Die Art besitzt sechs Raupenstadien. Aus den abgelegten Eiern schlüpft nach ca. 96 Stunden (bei 30 °C) das erste Raupenstadium. Die erste Larve erreicht weniger als einen Millimeter Länge. Die verpuppungsreife Larve des sechsten Stadiums erreicht 11 bis 13 Millimeter Länge und ein Gewicht von etwas weniger als 30 Milligramm. Sie benötigt dafür (bei 30 °C) etwa 41 Tage; für die Entwicklung vom Ei bis zur neuen Imago 50 Tage. Die Larve verpuppt sich in einem selbst gesponnenen Puppenköcher, der mit Fremdmaterial getarnt wird, meist außerhalb des Nahrungssubstrats. Die Puppe ist zunächst grünlich gefärbt, später verfärbt sie sich auf der Oberseite des Rumpfs nach rotbraun. Sie ist etwa 9 Millimeter lang. Die ausgeschlüpften Falter sind schnell paarungsbereit. Die Weibchen können Eier legen, ohne dass sie vorher Nahrung aufgenommen haben müssen – für einen Vorratsschädling ein wesentlicher Vorteil. Die Falter sind überwiegend nachtaktiv. Die Weibchen sind in der zweiten auf den Schlupf folgenden Nacht ablagebereit. [3] Die Art entwickelt in Europa normalerweise drei, in sehr warmen Gebäuden vier Generationen im Jahr. Sie legt bei Temperaturen dauerhaft oberhalb 25 °C keine Diapause ein. Imagines sind vorwiegend im Sommer (Juli bis Oktober) anzutreffen.

Lebensweise

Die Raupe ernährt sich überwiegend von Mehl und benötigt weder Wasser [4] noch andere Nahrungsquellen zur erfolgreichen Entwicklung. Sie kann auch an intakten Getreidekörnern (v. a. Maiskörnern), verarbeiteten Mehlprodukten wie Teigwaren und anderen pflanzlichen Substanzen wie z. B. trockenem Gemüse und Gemüseprodukten schädlich werden (u. a. Cherimoya, Straucherbse, Sternapfel, Mango[2]).
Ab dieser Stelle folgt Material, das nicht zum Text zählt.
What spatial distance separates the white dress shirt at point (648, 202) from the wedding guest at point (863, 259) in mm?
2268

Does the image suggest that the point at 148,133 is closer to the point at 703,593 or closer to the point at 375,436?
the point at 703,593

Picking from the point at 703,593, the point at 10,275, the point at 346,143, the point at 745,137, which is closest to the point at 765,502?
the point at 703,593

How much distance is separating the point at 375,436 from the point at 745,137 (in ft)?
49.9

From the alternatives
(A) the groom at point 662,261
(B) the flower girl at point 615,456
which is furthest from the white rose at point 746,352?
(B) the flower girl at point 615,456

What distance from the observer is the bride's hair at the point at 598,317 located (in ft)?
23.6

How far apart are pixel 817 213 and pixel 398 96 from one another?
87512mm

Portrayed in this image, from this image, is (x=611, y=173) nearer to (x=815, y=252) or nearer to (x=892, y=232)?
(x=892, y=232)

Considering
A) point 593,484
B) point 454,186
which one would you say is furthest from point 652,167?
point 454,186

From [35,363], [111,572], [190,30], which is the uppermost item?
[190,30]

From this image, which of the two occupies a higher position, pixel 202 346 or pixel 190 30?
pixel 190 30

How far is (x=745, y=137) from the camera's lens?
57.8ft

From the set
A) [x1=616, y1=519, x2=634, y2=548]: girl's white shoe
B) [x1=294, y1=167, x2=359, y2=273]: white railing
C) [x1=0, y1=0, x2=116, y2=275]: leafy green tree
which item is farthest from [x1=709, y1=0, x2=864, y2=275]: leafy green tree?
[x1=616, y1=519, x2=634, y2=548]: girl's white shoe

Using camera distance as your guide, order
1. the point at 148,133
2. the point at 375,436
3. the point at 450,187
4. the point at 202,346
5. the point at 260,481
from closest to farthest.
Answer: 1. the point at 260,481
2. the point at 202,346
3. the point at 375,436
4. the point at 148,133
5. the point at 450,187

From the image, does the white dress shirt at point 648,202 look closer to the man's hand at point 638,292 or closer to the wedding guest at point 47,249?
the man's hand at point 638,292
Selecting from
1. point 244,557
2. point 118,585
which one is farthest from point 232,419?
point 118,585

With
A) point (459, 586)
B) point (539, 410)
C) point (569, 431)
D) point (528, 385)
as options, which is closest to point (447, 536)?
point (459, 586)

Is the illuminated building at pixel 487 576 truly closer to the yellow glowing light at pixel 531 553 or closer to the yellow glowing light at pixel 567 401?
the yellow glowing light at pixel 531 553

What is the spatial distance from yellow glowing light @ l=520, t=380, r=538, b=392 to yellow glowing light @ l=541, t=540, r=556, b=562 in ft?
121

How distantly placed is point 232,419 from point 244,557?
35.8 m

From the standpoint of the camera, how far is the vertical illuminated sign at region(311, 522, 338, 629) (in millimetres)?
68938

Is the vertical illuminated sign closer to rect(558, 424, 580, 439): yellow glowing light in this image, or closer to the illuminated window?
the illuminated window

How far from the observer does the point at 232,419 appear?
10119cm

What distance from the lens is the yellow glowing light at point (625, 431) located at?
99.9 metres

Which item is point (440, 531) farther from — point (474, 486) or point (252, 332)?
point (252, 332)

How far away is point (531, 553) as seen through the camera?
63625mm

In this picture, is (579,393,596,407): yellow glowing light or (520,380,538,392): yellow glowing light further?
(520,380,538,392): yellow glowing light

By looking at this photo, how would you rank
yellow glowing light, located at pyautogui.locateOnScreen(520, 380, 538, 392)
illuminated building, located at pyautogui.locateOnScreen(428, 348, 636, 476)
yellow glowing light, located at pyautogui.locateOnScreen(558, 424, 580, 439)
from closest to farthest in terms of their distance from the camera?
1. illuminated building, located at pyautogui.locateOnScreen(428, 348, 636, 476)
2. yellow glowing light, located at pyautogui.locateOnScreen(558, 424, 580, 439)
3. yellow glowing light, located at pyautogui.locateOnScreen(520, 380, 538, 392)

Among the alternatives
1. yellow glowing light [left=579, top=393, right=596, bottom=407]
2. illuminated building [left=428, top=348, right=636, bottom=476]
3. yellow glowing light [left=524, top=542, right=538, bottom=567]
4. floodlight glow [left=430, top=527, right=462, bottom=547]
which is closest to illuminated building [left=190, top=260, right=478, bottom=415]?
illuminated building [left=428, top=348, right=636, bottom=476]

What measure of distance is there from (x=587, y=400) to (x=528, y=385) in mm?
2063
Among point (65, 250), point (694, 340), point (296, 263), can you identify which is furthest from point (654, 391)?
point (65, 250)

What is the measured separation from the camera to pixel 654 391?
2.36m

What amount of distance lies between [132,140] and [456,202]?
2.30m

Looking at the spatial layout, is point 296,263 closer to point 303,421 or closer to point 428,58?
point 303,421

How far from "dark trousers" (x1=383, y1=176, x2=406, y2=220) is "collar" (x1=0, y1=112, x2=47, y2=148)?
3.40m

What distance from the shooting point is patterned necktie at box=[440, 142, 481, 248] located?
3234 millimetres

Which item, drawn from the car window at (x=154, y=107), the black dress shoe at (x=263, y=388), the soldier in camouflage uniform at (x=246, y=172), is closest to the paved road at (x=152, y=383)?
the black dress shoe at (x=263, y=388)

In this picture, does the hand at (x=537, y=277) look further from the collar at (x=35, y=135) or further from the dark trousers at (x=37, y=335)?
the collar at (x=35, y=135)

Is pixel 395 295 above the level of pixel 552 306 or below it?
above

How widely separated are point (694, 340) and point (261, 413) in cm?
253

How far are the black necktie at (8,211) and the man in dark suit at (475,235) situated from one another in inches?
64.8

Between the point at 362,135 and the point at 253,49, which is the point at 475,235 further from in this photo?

An Gemüse und Früchten ist aber die verwandte Kakaomotte weitaus häufiger. Die Larven spinnen Wegfäden bei allen Bewegungen und leben meist in locker zusammengefügten Gespinsten. Diese können bei der maschinellen Verarbeitung von Mehl große Schäden anrichten.

Im Haushalt werden, einmal in einen Vorratsschrank eingedrungen, in kürzester Zeit sämtliche bevorzugten Lebensmittel kontaminiert. Sie können Gewinde überwinden, dünne Verpackungen durchbeißen und bis zu 400 Meter weit kriechen.